We introduce bisimulation and coinduction roughly following the way that led to their discovery in Computer Science. Thus the general topic is the semantics of concurrent languages (or systems), in which several activities, the processes, may run concurrently. Central questions are: what is, mathematically, a process? And what does it mean that two processes are ‘equal’? We seek notions of process and process equality that are both mathematically and practically interesting. For instance, the notions should be amenable to effective techniques for proving equalities, and the equalities themselves should be justifiable, according to the way processes are used.

We hope that the reader will find this way of proceeding helpful for understanding the meaning of bisimulation and coinduction. The emphasis on processes is also justified by the fact that concurrency remains today the main application area for bisimulation and coinduction.
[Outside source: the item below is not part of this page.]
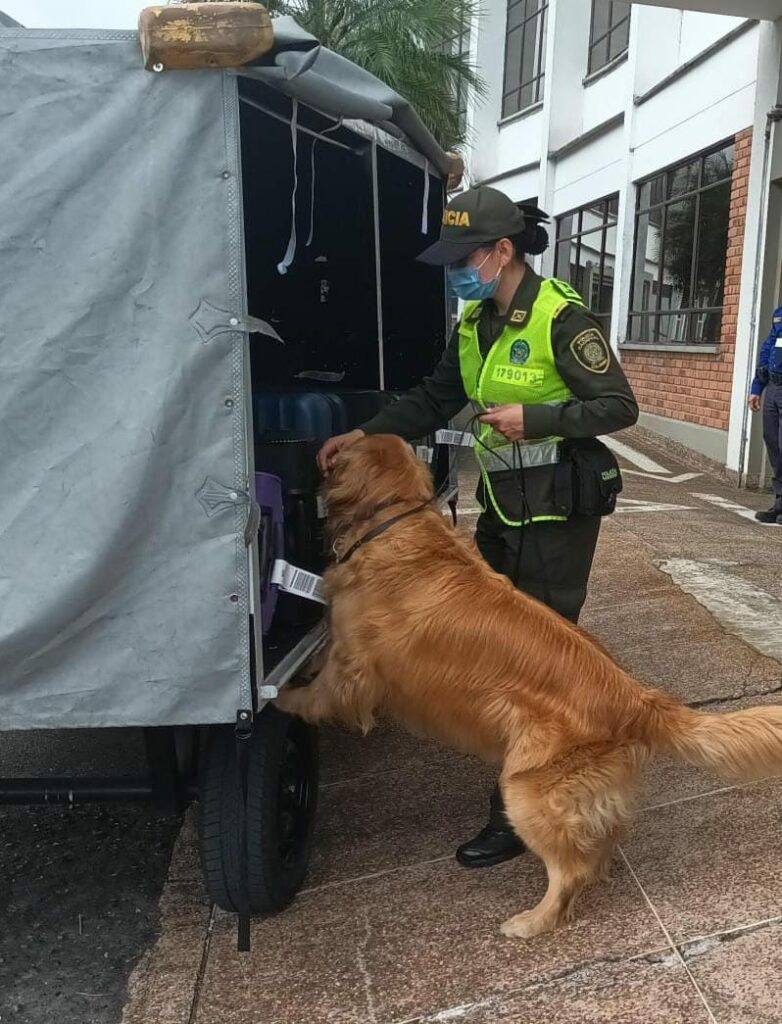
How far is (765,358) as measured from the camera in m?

We compare processes and functions in Section 1.1. We will see that processes do not fit the input/output schema of functions. A process has an interactive behaviour, and it is essential to take this into account. We formalise the idea of behaviour in Section 1.2 via labelled transition systems (LTSs), together with notations and terminology for them. We discuss the issue of equality between behaviours in Section 1.3. We first try to re-use notions of equality from Graph Theory and Automata Theory. The failure of these attempts leads us to proposing bisimilarity, in Section 1.4. We introduce the reader to the bisimulation proof method through a number of examples.